Germany appears determined not to repeat its own and others’ misguided or inhumane approaches to immigration. The current debate on immigration plays on the backdrop of the post-WWII reconstruction of Germany, especially between 1955-1973, when the country received 14 million guest workers from Southern Europe and Turkey. Yet without the resources to help them fit in, especially the three million workers who remained, they were slow to integrate into German society. Today, concerted efforts to help migrants integrate have seen promising results.

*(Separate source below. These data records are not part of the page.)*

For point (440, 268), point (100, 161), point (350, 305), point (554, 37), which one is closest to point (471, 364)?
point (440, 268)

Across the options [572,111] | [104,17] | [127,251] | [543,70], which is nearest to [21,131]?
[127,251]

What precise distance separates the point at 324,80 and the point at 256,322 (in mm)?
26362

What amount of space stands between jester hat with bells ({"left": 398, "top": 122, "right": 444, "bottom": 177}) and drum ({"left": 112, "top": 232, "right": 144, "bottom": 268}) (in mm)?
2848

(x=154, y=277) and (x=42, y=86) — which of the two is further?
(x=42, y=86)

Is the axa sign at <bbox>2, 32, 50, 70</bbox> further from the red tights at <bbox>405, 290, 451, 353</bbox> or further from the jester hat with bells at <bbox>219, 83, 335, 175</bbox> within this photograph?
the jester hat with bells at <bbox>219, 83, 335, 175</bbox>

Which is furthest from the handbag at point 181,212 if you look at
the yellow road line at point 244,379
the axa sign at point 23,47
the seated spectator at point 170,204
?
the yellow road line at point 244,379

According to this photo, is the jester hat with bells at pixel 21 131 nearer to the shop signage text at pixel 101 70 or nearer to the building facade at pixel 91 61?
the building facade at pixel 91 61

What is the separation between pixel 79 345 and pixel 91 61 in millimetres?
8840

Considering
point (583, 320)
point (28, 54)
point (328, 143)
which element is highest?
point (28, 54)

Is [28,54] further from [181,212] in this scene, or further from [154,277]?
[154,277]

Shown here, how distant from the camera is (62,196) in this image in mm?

Half of those who entered the country during 2015-2016 have jobs, with 50,000 taking part in apprenticeship programs, 10,000 enrolled in universities, and 75% of these migrants live in their own apartments. “The financial cost to the German government of taking in the migrants — including housing, food, and education — is likely to be recovered, in taxes, earlier than many had predicted,” according to Rogers.
Indeed, integration appears to be successful with hopeful prospects for the refugees, and even for the German economy which “relies on immigrants to maintain its tax base and social safety net.” By 2015, one in five Germans was an immigrant or had an immigrant parent, and today, this number has risen to one in four. In many German schoolyards, young people speak a blend of German and Turkish or Arabic. Ugur Sahin and Ozlem Tureci, the scientists who led the development of the first vaccine against COVID-19, are both children of Turkish immigrants. The influx of migrants has seen the opening of Berlin’s first Arabic library, Syrian restaurants, bakeries, and grocery stores, among others, with Syrians making up the second largest population in the Muslim community after Turks. “The Syrians’ arrival has thus broken up what one Islamic scholar has described as Germany’s “Islamic monoculture,”’ Rogers writes.
Tareq Alaows, a 31-year-old Syrian lawyer who arrived in 2015 and recently ran for candidacy in the Bundestag as a member of the Green Party (he has since withdrawn), emphasizes, “Germany is an immigration society, a post-migration society, and that also means that we should not be about one-sided integration but about two-sided integration. This requires inclusion and cohabitation and participation. You can’t just copy and paste people into a society.”